_Programmes d’entrepreneurs algériens à forts potentiels:Les mentors sont Britanniques

 
Par Youcef Salami 

La fondation britannique à but non lucratif Mowgli, spécialisée dans le mentorat des entrepreneurs à forts potentiels, a signé un protocole d’accord avec le réseau d’experts MedafCO-Consulting en vue de réaliser un programme d’encadrement (Mentora) au profit des entrepreneurs algériens. Mowgli et MedafCO-Consulting lanceront trois sessions, en 2012-2013, en vue de former jusqu’à trente six conseillers (Mentors) algériens et encadrer pendant une année trente six entrepreneurs à forts potentiels. Le programme devrait s’étaler sur trois ans, en vue de former deux cent quatre mentors et encadrer deux cent quatre entrepreneurs algériens à forts potentiels, d’ici 2016. Ce programme est financé par le Fonds arabe de partenariat, mis en place par le ministère britannique des Affaires étrangères et du Commonwealth. Depuis 2008, la fondation Mowgli a lancé vingt-et-un programmes réussis de mentorat à travers la région de Moyen-Orient et de l’Afrique du Nord, soutenant 165 entrepreneurs au total ; mais c’est la première fois que Mowgli développe des programmes de mentorat au Maghreb.
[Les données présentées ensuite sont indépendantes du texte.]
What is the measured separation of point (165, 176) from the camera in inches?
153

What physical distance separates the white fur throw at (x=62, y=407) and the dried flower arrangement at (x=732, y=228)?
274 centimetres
Le réseau d’experts MedafCO-Consulting, qui va diriger le programme Mowgli-Algérie, est très impliqué dans le soutien et l’accompagnement de l’entreprenariat innovant en Algérie depuis 2009, notamment á travers son programme Alinov  (www.alinov.org). Le lancement officiel du programme Mowgli-Algérie aura lieu aujourd’hui lundi 4 juin 2012, lors d’une cérémonie qui sera organisée à l’Ecole supérieure algérienne des affaires (Esaa), en présence de Tony Bury président de la Fondation Mowgli, du représentant de l’ambassade du Royaume-Uni à Alger et des principaux acteurs publics et privés de l’entreprenariat en Algérie. La coopération algéro-britannique s’est fortement développée ces dernières années, y compris en dehors des hydrocarbures. Il reste toutefois, qu’entreprises algériennes et britanniques pourront faire mieux et travailler davantage sur le partenariat et le soutien technique que les Britanniques pourraient apporter aux sociétés algériennes, notamment aux PME. Peut-être que la fondation Mowgli pensera à mettre en synergie potentiel algérien et potentiel britannique, en tirer le maximum de profit.